▶ **SOURCE EXTRACT**:
########################################

Revolution and rumba: Cuba in the 'special period'

August 13, 1998
Issue 

I spent my first days in Havana walking down the broad, leafy streets of el Vedado, going past stores with long queues but little on the shelves. I passed jinateras, black women dressed in bright pink hot suits, hanging onto the arm of white tourists. I held my breath nervously every time I passed a group of men on the street, trying to ignore the penetrating stares and comments of "que linda" (hey beautiful).

Young children followed me, selling flowers or T-shirts to earn desperately needed dollars. I paused outside the famous Coppelia's ice-cream parlour, which had closed for repairs six months ago but showed no signs of opening again. As I walked through old Havana, the crumbling buildings seemed to symbolise the decay and stasis that pervaded the city.

########################################

▶ **Saved data entries**:

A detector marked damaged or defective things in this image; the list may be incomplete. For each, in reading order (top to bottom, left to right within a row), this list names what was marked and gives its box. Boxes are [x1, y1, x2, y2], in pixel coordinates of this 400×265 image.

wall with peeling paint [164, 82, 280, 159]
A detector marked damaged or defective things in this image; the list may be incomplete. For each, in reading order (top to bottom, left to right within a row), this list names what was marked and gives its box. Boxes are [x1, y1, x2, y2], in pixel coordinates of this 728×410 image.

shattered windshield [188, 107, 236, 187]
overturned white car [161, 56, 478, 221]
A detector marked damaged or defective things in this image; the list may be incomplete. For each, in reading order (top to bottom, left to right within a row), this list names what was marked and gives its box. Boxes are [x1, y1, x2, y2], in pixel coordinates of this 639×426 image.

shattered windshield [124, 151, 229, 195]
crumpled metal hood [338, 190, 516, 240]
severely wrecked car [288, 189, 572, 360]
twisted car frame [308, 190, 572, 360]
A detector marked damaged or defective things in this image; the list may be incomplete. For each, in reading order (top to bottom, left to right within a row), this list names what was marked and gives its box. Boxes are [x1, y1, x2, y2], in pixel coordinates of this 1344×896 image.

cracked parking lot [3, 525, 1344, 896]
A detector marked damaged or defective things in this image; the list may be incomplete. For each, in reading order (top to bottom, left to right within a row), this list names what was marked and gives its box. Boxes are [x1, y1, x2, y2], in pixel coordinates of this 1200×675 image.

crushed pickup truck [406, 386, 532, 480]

########################################

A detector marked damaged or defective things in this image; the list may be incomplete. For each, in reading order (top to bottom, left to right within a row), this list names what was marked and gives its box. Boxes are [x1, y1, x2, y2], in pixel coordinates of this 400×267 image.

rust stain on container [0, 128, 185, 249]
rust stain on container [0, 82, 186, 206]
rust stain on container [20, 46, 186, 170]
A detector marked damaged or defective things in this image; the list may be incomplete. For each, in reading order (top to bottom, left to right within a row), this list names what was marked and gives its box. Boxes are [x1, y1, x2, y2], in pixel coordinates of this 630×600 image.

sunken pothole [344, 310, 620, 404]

########################################

▶ **EXERCISE DETAILS**:
Continue the article on Cuba in the "special period" from the point where it stops.

▶ **RESULT OF THIS EXERCISE**:
What had happened to the Cuba that I had heard so much about, the rumba, son and cha cha cha in the streets, the "socialism" that had long inspired me? Was this the reality of the "special period", as Cubans continued to suffer under the economic embargo imposed by the United States?

Havana was getting me down, so when my friend Norma called and asked if I'd like to spend a few days with a famous sculptor friend of hers, Agustin Drake, in the neighbouring province of Matanzas, I accepted.

As I got off the train and walked towards the house of Agustin Drake, I imagined what the house of a very famous sculptor would look like. My imaginings were cut short as I came to a very small terrace house with the name "Agustin Drake" inscribed in fading colonial-style lettering on a small bronze plaque outside.

I went to knock on the large wooden door, but then I saw a small black man in paint-splattered overalls, the handyman perhaps, busy painting the outside of the house.

"Excuse me, but does Agustin Drake live here?"

The man chuckled to himself and, wiping his hand on his overalls, extended it to me.

"Let me introduce myself: I am Drake."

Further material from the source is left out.